E infatti de Savorgnani registra, in quel fatidico 24 maggio, orari e passaggi di truppe e ogni cosa avvenga in strada commentando: «Tutta la giornata durò questo grandioso spettacolo, che non sembrava realtà, ma una scena cinematografica».
Documenti cosí interessanti appaiono adesso per volontà della famiglia de Savorgnani, in particolare le nipoti Aurelia e Nicoletta, fornendo un racconto che sarà illustrato venerdí 5 dicembre, alle 20.45, in sala Civica ad Aiello, su iniziativa del circolo Navarca.
Un tema importante riguarda i sentimenti divisi della gente di fronte a quegli eventi. Arrivano le avanguardie italiane, abbattono i simboli austriaci, gettano dalla finestra il quadro di Francesco Giuseppe e della famiglia imperiale e gli aiellesi vi assistono in silenzio.
Sono di lingua e cultura italiana, ma per quattro secoli sono stati austriaci, hanno i loro figli arruolati in quell’esercito, mandati al fronte in Galizia, e fino al giorno prima hanno sentito un’altra propaganda, un’altra campana. E adesso, come dice de Savorgnani, «calma e dignitosa la popolazione osserva queste scene mentre molti distribuiscono sigarette ai soldati italiani».

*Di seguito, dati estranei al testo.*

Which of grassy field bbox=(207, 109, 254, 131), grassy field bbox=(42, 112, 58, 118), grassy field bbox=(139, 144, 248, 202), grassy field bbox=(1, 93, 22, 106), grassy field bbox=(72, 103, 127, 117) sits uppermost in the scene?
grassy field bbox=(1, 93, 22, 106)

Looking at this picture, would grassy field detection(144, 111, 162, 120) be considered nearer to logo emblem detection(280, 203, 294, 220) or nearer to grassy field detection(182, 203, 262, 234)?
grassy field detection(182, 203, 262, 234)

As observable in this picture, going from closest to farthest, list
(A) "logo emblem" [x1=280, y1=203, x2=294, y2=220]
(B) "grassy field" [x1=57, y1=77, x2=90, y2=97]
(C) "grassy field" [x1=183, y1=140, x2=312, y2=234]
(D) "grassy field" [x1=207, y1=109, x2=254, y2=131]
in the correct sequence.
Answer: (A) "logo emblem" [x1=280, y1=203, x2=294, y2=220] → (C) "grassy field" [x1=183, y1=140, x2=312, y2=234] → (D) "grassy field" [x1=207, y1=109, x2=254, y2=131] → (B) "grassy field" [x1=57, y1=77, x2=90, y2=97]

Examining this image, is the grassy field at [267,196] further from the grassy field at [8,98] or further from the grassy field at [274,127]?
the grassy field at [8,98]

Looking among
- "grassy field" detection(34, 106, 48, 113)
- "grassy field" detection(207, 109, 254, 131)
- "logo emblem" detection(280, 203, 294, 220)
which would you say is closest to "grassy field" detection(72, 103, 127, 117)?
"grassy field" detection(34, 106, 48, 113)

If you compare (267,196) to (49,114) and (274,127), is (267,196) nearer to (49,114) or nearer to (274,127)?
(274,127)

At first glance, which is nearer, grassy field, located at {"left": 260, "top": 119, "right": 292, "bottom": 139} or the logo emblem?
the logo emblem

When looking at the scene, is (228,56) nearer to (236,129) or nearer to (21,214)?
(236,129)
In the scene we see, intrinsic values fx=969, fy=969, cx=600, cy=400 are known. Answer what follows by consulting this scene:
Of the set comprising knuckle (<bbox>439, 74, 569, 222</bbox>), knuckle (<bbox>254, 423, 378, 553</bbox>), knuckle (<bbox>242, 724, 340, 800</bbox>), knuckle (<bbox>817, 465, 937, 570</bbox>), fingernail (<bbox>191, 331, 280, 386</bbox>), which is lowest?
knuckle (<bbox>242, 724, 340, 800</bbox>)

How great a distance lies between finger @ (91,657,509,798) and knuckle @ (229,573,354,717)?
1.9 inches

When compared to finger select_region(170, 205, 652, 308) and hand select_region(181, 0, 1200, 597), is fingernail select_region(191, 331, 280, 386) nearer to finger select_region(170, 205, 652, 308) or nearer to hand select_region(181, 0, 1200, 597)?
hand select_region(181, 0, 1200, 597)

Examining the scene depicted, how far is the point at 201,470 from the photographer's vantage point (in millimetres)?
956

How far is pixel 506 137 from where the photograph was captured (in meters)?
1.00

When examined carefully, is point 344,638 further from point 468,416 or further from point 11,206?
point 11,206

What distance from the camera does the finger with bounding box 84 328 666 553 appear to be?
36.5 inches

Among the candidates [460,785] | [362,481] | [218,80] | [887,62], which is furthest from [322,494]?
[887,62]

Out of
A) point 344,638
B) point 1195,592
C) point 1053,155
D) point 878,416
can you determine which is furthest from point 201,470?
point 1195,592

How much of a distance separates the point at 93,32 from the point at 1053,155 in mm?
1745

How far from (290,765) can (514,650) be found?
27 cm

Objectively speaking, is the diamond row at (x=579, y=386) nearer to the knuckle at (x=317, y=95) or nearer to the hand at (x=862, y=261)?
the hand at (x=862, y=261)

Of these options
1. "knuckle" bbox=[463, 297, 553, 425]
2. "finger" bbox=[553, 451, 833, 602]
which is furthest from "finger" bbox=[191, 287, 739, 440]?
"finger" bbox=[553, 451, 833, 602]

Un militare chiede allegro: «Quanto dista Trieste? Fra 4-5 giorni ci siamo e vi resteremo». Il racconto narra anche la morte del primo italiano, un fante che cade da un carro, e poi gli arresti e l’internamento di chi era ritenuto “austriacante”, a cominciare dal parroco don Giuseppe Calligaris.
Intanto c’è chi si adatta al volo, come sempre, e comincia a confezionare e a vendere bandiere tricolori. Poi un giorno, su un’auto grigia, passa il re Vittorio Emanuele III, con macchina fotografica in mano.
Ma Aiello è tutta un passaggio: transitano fino a 14 mila soldati al giorno diretti verso il Carso, e poi prigionieri austriaci, feriti, disertori perché lí c’è anche un tribunale di guerra, profughi dalla Bisiacaria. E poi ci sono i bagliori e i bombardamenti sul fronte, che dista una decina di chilometri.
Il diario si interrompe nel marzo del 1917 con una frase lapidaria: «I giornali scrivono molto d’una prossima Strafexpedition. Basta, chi vivrà vedrà». Non arriva dunque a Caporetto e al momentaneo ritorno degli austriaci nella “Piccola Vienna”, di nuovo tale per un anno. Fino al 4 novembre 1918. Poi si cambia ancora.